_PROBLEM STATEMENT_.
Render every entry below as a numbered list, one line per number, leaving out the blank lines.

--- start of DATA PROVIDED ---

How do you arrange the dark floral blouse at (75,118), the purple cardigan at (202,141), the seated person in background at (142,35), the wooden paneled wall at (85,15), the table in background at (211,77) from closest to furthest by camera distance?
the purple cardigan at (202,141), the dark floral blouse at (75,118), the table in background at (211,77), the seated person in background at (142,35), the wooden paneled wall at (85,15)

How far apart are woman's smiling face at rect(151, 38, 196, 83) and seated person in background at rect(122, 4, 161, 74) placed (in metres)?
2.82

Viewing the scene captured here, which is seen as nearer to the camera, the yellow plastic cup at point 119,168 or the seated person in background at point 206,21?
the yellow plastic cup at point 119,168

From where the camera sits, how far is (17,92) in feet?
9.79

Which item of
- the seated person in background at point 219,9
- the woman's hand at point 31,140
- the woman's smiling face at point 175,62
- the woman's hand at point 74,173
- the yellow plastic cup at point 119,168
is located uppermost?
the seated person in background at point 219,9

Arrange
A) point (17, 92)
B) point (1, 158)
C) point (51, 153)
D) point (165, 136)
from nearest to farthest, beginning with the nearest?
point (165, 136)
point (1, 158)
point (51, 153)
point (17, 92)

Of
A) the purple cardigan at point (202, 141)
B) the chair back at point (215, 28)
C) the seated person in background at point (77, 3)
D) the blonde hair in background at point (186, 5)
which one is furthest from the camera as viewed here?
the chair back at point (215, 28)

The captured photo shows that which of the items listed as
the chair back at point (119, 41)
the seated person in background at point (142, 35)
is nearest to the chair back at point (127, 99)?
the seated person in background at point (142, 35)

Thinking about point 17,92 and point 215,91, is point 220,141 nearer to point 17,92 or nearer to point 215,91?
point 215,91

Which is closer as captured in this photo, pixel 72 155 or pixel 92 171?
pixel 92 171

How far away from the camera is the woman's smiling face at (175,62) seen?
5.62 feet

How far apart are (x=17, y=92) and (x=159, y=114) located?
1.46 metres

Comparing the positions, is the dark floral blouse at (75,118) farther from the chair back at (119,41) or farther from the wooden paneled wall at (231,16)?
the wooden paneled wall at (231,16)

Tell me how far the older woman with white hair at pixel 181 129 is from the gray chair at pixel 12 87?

--- end of DATA PROVIDED ---

_ANSWER TO THE EXERCISE_.
1. How do you arrange the dark floral blouse at (75,118), the purple cardigan at (202,141), the seated person in background at (142,35), the wooden paneled wall at (85,15), the table in background at (211,77) from closest to furthest by camera distance?
2. the purple cardigan at (202,141), the dark floral blouse at (75,118), the table in background at (211,77), the seated person in background at (142,35), the wooden paneled wall at (85,15)
3. How far apart are woman's smiling face at rect(151, 38, 196, 83) and seated person in background at rect(122, 4, 161, 74) placed (in metres)?
4. 2.82
5. Viewing the scene captured here, which is seen as nearer to the camera, the yellow plastic cup at point 119,168 or the seated person in background at point 206,21?
6. the yellow plastic cup at point 119,168
7. From where the camera sits, how far is (17,92) in feet?
8. 9.79
9. Which item of
10. - the seated person in background at point 219,9
11. - the woman's hand at point 31,140
12. - the woman's smiling face at point 175,62
13. - the woman's hand at point 74,173
14. - the yellow plastic cup at point 119,168
15. is located uppermost?
16. the seated person in background at point 219,9
17. Arrange
18. A) point (17, 92)
19. B) point (1, 158)
20. C) point (51, 153)
21. D) point (165, 136)
22. from nearest to farthest, beginning with the nearest?
23. point (165, 136)
24. point (1, 158)
25. point (51, 153)
26. point (17, 92)
27. Of
28. A) the purple cardigan at point (202, 141)
29. B) the chair back at point (215, 28)
30. C) the seated person in background at point (77, 3)
31. D) the blonde hair in background at point (186, 5)
32. which one is furthest from the camera as viewed here?
33. the chair back at point (215, 28)
34. The captured photo shows that which of the items listed as
35. the chair back at point (119, 41)
36. the seated person in background at point (142, 35)
37. is nearest to the chair back at point (127, 99)?
38. the seated person in background at point (142, 35)
39. Thinking about point 17,92 and point 215,91, is point 220,141 nearer to point 17,92 or nearer to point 215,91?
40. point 215,91
41. Which is closer as captured in this photo, pixel 72 155 or pixel 92 171?
42. pixel 92 171
43. How far away from the camera is the woman's smiling face at (175,62) seen?
44. 5.62 feet
45. How far apart are (x=17, y=92) and (x=159, y=114) located?
46. 1.46 metres
47. Comparing the positions, is the dark floral blouse at (75,118) farther from the chair back at (119,41) or farther from the wooden paneled wall at (231,16)?
48. the wooden paneled wall at (231,16)
49. Tell me how far the older woman with white hair at pixel 181 129 is from the gray chair at pixel 12 87?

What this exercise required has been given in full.